Pan Weighing vs Moment Weighing

The terms used in turbine blade balancing can be confusing. The two main terms used are pan weighing and moment weighing.

What is Pan Weighing?

Pan weighing simply means measuring the mass of the blades. This could be called weighing the blade. We call it pan weighing to avoid the confusion with moment weighing. Pan weighing the blades gives a first idea on how to roughly balance the blades. By placing blades of equal mass opposite each other on the rotor, or by optimizing the distribution of mass around the rotor to have the overall mass of the blades centered on average, the overall rotor should be balanced, right?

Wrong. This is only true if the center of gravity of all the blade is located at an equal distance from the engine radius. In order to balance one rotor, one needs to balance the forces generated by the blades relative to the engine rotation axis. The force generated by a single blade is called the moment weight of the blade. The moment weight of one blade is equal to:

Moment Weight = (Mass of the blade) x (Distance from the engine centerline to the center of gravity of the blade)

What is Moment Weighing?

Moment weighing is standard for turbines, both for power generation turbines and aircraft engines.

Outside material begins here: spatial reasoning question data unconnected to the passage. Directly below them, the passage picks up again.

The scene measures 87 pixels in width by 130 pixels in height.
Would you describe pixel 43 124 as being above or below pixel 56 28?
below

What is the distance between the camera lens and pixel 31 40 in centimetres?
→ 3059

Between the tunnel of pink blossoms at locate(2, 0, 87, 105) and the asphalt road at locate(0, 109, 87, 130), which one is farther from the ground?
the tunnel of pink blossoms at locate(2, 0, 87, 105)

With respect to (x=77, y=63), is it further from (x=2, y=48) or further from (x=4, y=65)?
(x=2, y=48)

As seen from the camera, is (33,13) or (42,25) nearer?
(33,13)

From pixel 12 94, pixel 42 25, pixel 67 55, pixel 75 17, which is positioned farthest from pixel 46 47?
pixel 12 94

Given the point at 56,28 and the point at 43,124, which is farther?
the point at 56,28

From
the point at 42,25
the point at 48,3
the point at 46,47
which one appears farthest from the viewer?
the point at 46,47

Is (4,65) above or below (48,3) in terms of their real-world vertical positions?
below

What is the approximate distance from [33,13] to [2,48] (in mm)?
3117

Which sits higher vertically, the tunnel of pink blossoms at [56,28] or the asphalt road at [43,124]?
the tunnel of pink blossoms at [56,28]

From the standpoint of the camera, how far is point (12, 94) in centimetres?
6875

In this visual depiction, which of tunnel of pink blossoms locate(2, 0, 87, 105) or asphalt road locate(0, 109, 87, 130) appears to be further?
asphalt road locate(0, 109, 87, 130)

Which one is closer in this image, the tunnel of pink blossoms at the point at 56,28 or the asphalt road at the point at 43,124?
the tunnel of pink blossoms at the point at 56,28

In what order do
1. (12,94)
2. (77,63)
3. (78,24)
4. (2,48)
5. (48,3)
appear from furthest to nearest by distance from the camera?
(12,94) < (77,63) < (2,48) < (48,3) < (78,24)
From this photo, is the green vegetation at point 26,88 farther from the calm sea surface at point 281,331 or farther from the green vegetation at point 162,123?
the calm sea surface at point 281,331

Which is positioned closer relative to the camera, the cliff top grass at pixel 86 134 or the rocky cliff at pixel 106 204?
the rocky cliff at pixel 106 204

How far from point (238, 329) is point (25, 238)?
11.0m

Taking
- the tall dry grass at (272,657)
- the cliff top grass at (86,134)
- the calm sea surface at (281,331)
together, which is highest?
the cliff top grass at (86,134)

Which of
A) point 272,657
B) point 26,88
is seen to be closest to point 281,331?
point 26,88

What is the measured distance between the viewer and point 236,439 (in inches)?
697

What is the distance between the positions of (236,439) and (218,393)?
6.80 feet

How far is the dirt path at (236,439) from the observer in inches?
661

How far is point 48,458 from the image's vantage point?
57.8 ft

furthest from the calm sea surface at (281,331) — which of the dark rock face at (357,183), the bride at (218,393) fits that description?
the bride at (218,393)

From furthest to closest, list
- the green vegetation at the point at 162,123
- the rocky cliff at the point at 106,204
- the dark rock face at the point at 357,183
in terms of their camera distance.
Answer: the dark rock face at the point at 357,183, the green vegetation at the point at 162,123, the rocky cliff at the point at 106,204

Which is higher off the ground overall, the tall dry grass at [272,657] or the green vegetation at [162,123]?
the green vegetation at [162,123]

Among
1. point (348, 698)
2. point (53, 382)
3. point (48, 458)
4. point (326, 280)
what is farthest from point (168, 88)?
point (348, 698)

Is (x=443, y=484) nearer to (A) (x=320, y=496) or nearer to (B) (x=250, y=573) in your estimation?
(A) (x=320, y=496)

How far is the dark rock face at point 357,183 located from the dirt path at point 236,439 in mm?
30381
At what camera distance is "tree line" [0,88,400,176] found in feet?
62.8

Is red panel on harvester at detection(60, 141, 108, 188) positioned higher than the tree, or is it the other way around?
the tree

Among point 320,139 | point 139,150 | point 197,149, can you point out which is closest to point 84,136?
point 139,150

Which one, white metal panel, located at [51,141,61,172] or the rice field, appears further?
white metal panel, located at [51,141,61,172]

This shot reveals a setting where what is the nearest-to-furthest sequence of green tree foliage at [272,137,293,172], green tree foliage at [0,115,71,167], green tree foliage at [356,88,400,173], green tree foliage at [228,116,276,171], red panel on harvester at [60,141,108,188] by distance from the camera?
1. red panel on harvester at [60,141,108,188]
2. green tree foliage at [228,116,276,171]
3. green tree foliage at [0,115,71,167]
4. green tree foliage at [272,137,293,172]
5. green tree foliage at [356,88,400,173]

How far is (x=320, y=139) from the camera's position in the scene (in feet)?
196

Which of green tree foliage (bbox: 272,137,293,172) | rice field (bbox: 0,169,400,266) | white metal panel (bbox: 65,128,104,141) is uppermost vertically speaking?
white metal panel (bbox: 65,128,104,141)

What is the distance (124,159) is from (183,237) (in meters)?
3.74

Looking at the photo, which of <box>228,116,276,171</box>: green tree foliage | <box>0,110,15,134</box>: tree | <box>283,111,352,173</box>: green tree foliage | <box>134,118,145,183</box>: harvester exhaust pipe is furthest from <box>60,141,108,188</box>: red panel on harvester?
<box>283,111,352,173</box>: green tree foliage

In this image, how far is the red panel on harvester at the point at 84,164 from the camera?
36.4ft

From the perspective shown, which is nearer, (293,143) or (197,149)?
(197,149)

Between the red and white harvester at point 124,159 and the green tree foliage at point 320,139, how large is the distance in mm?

The following steps are necessary for balancing one rotor stage:

  1. Moment weighing all the blades
  2. Determining the unbalance of the hub and entering it into the optimization software of the moment weighing scale
  3. Running the blade optimization software to determine the optimal arrangement of blade that will minimize the total unbalance of the rotor. Note that the blade optimization software is generally integrated in the computer system that controls the moment weighing scale.